If No One Knows About Your Sustainability Policy, Does It Really Exist?
When I first started working on sustainability communications with one of my clients, I admit that I wasn’t terribly enthused. My personal history with corporate sustainability initiatives wasn’t exactly inspiring. But I’ve been independent for more than a decade and don’t usually see the inner workings of my client companies. Surely there have been policy improvements over the years, right?
So, I took an informal poll of friends who work at organizations ranging from 1,000-70,000 employees to see what their companies were doing about sustainability.
- “I think we have a solar roof.”
- “There are maybe four different kinds of recycling cans in the cafeteria. They’re poorly marked, so no one knows what goes where.”

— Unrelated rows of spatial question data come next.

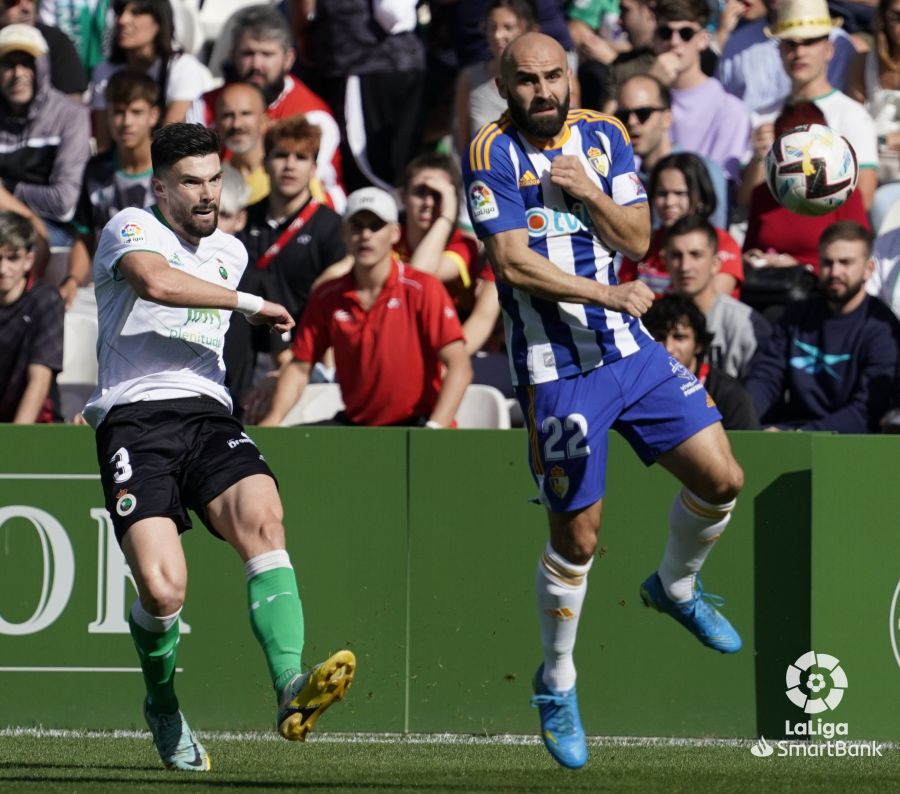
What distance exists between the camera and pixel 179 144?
6.60m

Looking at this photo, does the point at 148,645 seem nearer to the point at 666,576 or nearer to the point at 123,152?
the point at 666,576

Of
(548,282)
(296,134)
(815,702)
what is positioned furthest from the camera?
(296,134)

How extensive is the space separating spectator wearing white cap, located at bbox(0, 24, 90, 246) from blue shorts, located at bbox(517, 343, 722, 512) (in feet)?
19.3

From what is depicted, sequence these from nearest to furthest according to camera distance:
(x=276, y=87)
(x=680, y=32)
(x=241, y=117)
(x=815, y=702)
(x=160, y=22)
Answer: (x=815, y=702) → (x=241, y=117) → (x=680, y=32) → (x=276, y=87) → (x=160, y=22)

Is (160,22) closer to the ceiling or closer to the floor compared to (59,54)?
closer to the ceiling

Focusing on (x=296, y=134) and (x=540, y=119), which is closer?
(x=540, y=119)

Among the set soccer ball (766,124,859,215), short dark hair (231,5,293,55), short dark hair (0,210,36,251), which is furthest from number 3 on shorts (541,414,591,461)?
short dark hair (231,5,293,55)

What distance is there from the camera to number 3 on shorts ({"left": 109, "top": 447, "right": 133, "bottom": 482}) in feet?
21.7

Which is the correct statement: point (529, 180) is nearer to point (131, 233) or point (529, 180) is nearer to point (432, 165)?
point (131, 233)

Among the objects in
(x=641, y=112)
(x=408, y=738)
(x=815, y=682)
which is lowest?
(x=408, y=738)

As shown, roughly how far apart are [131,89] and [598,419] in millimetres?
5728

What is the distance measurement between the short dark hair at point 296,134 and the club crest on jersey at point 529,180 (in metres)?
4.11

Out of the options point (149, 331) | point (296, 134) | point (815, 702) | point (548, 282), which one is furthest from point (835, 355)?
point (149, 331)

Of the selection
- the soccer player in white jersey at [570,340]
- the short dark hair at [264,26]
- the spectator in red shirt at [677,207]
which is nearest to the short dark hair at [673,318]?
the spectator in red shirt at [677,207]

- “The conference room motion-sensor lights turn off if you’re not moving around enough, which happens roughly every 10 minutes.”
Not terribly inspiring, but I figured that there must be more to the story. I asked some follow-up questions about climate action, or reducing inequalities, or any of the 17 United Nations Sustainable Development Goals. Only one person replied with anything other than a shrug. “We have a diversity policy,” she explained. “But that seems more related to covering their butts in case of harassment or discrimination, rather than bringing in people or partnerships with diverse ideas and approaches.”
The UN Sustainable Development Agenda is fairly straightforward at its heart: mobilizing efforts of governments, businesses, and society to improve lives and build a better world. But why are we not hearing about it?
It is possible that these American companies aren’t buying into the UN SDGs? This is probably partly true, given the current political climate. But as I did some research, I discovered that some of the companies did have sustainability policies in place. They simply weren’t communicating them effectively.
The Importance of Sustainability Communications
The “if a tree falls in the forest”* thought experiment seems to apply here. Commitment to sustainability can be heavily influenced by perception. If a company is loud and proud about its commitment to the UN SDGs, that puts pressure on its competitors to demonstrate a similar level of commitment. Conversely, if the same company isn’t communicating its efforts – to employees, customers, or investors – there’s no social pressure to improve conditions for people or the planet.
Clearly, there’s a huge opportunity here. I’m looking forward to doing more exploration in the area of sustainability communications in 2018 and beyond.
* For those who aren’t familiar with the full text: If a tree falls in the forest, and no one is there to hear it, does it make a sound?